The reason was simple: the BBC had chosen to make climate change a constant editorial theme throughout 2007. Bangladesh is seen by the UN as being in the forefront of the battle against global warming.
The river journey helped in many ways, the journalists said. For instance, Mouna Ba felt the story of climate change cannot be told properly unless through the words of the people who face it.

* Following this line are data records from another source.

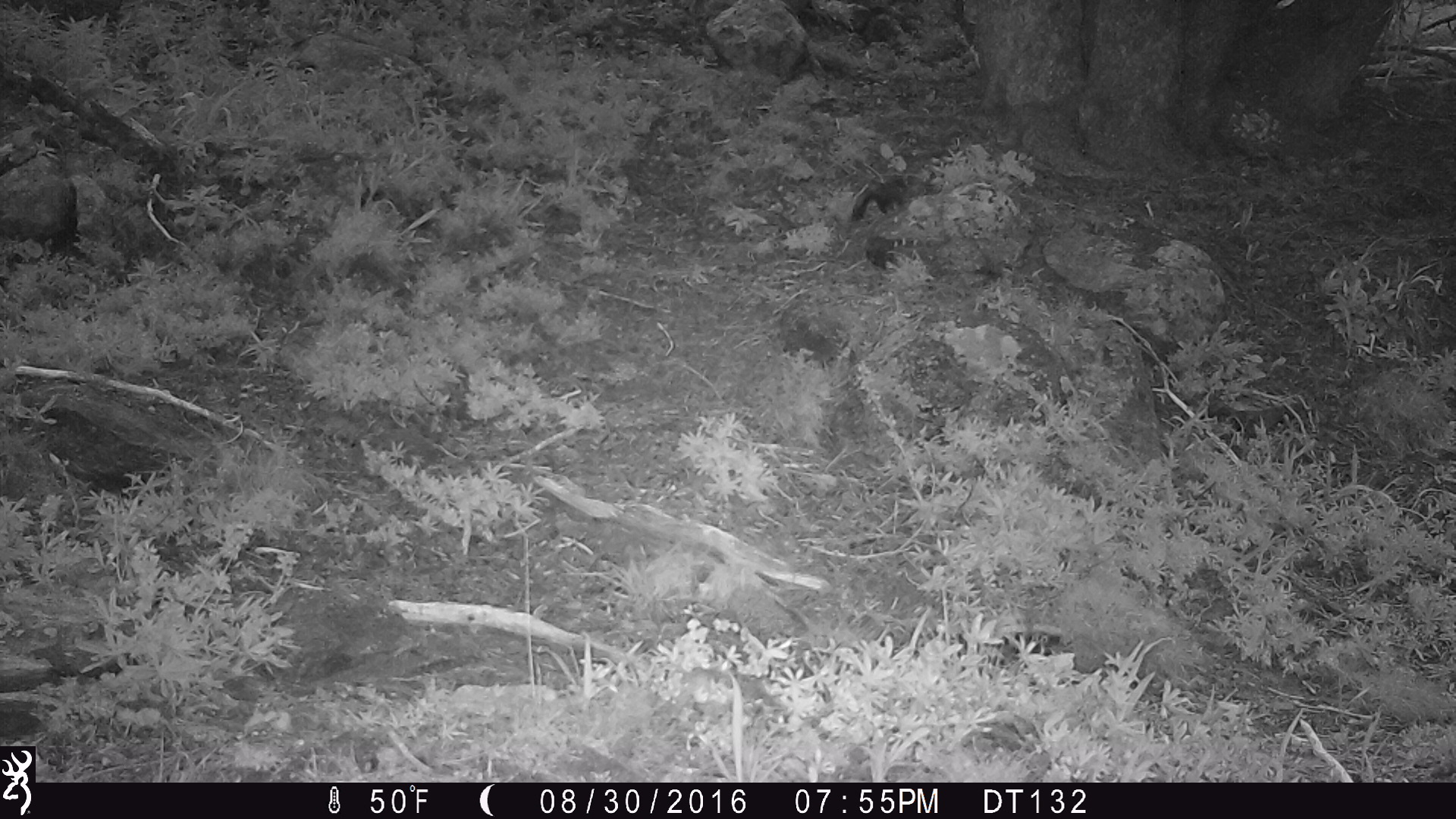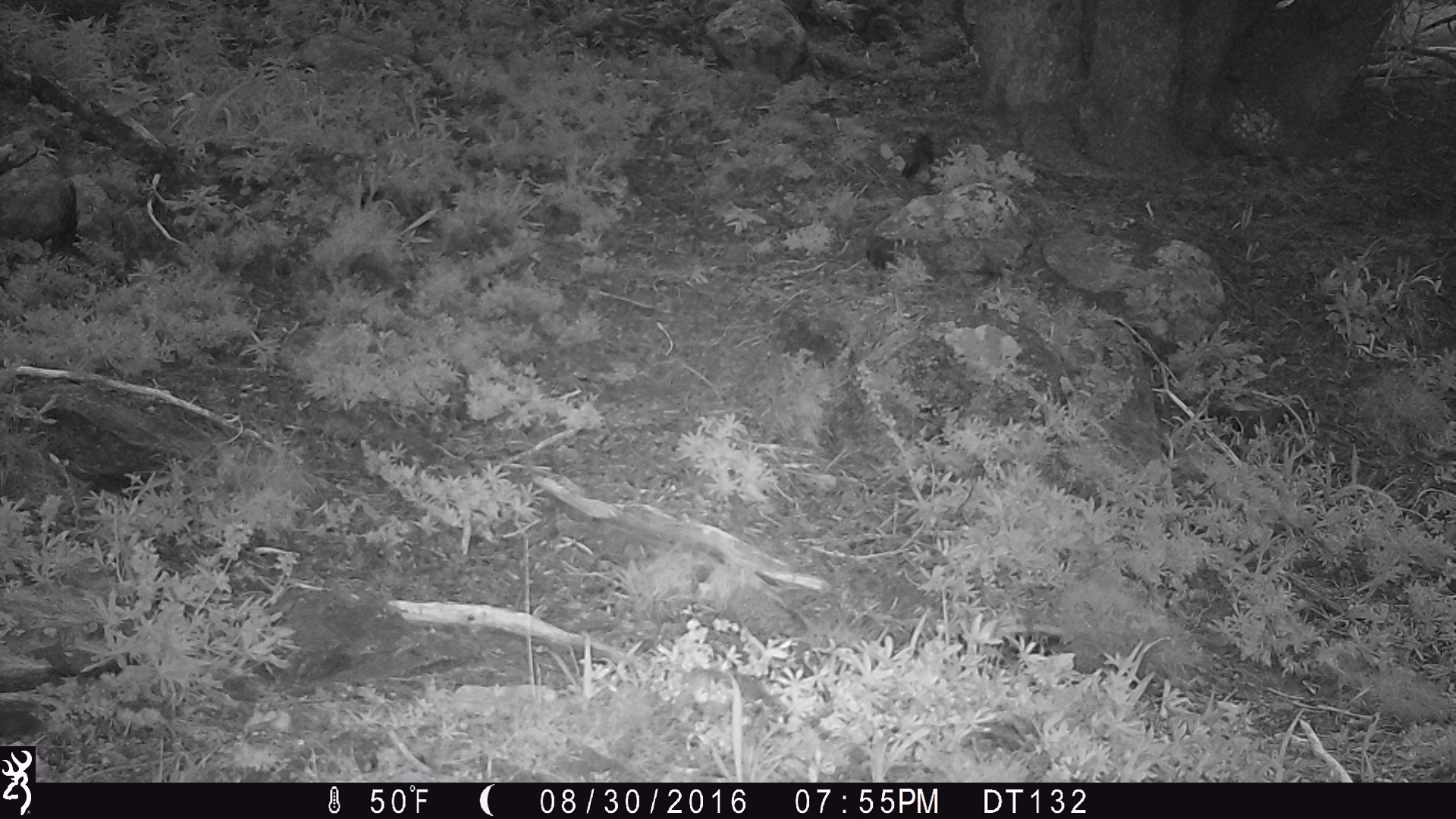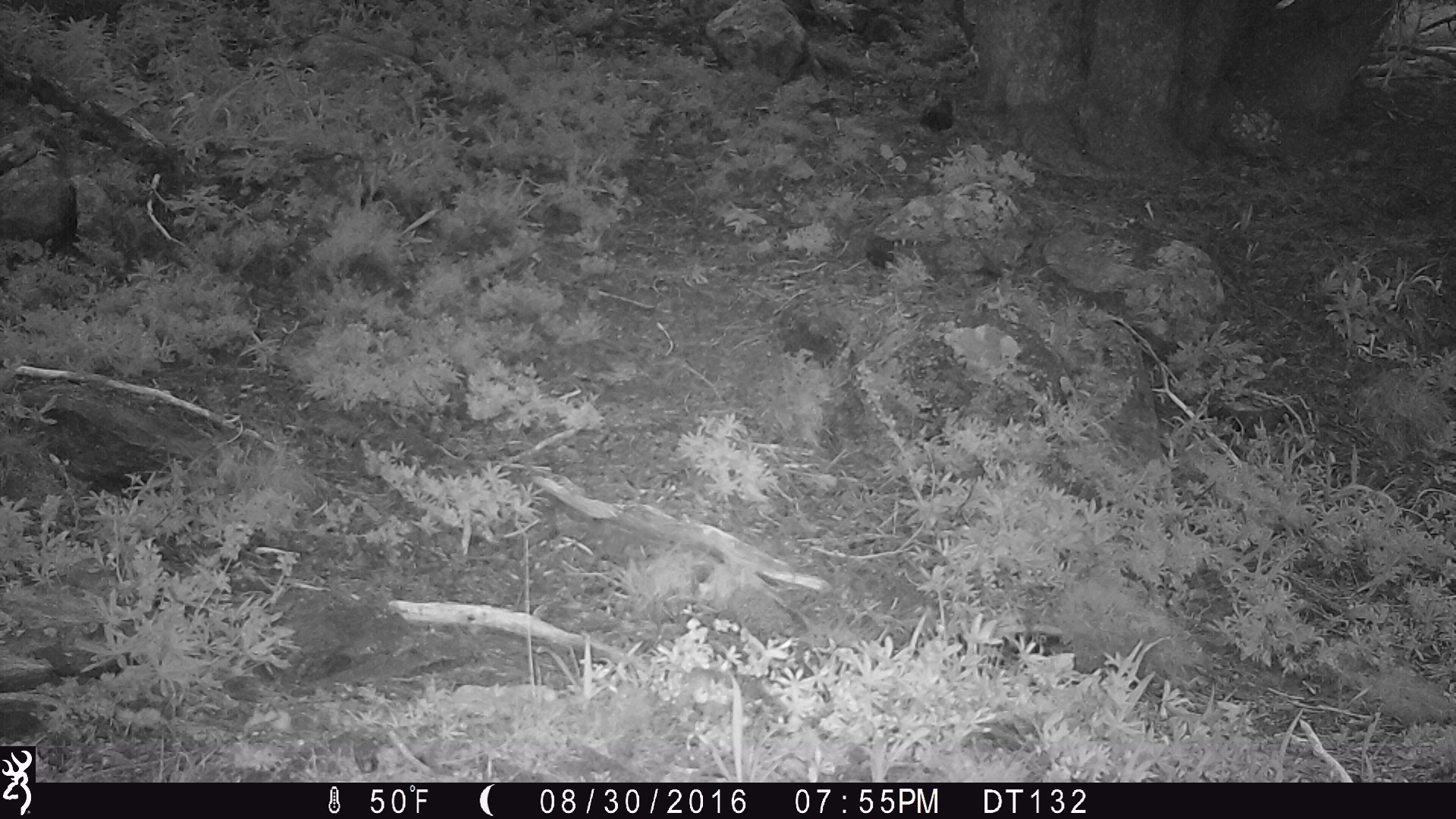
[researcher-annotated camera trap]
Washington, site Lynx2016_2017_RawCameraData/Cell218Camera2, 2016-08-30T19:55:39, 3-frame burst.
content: unidentified animal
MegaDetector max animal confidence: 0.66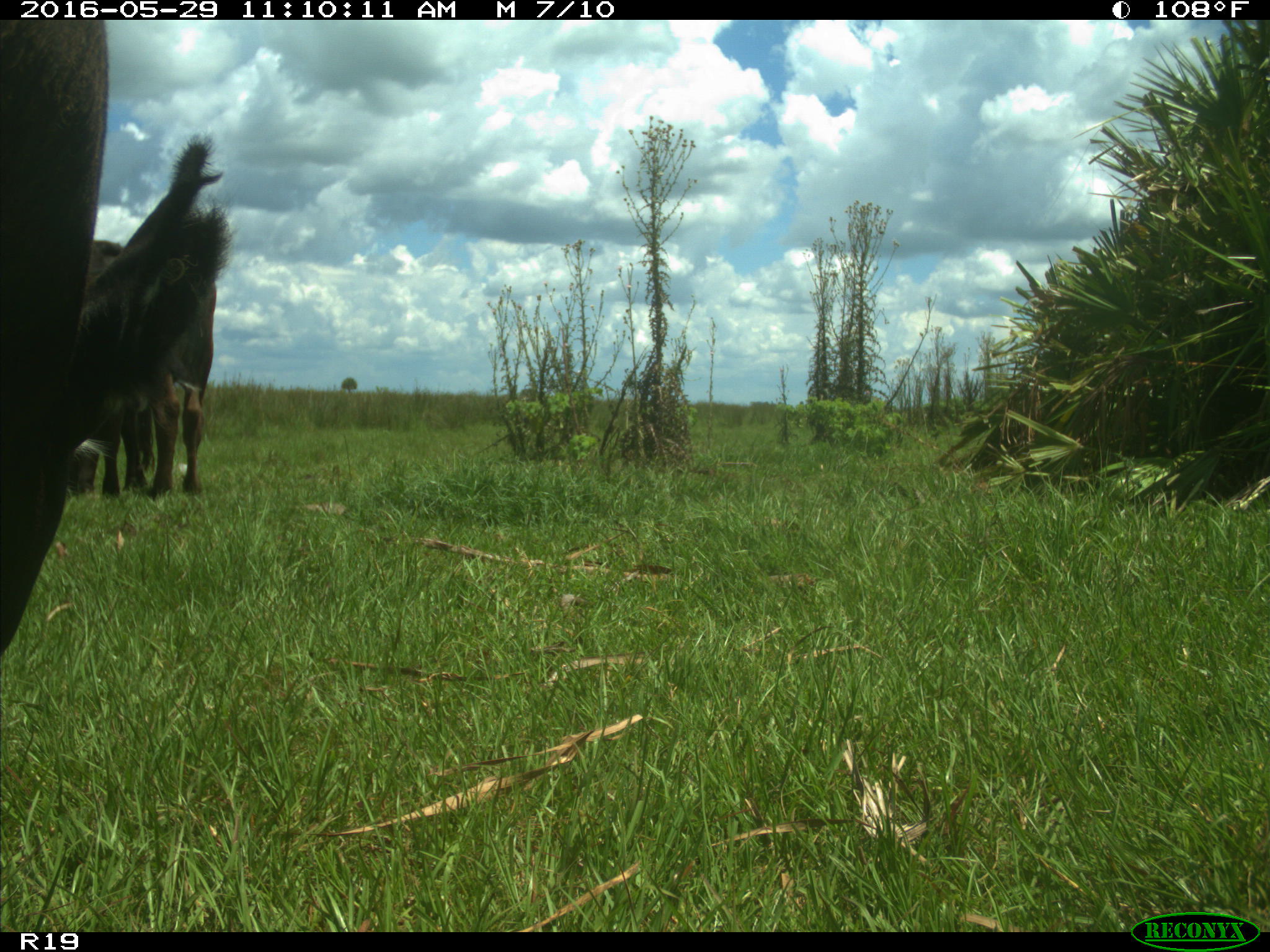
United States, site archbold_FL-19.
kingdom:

''Best way to explain climate change to my audiences in the Arab world is through the experiences of real people'', Ba said. ''That's what I've been able to do in this journey, by telling the stories of the people of Bangladesh''.
But for Erica Camara, one of the more intriguing experiences was meeting a little boy in a village in Mongla. When one of the journey coordinators, Barkatullah Maruf told the boy that Camara came from Brazil, the boy turned around and, with a dismissive wave of his hand said '', I'm Argentina!'.' Camara was shocked to find the fable football feud between his home nation and neighbouring Argentina haunting him in far away Bangladesh.
The writer is Head of Bengali Service, BBC World Service.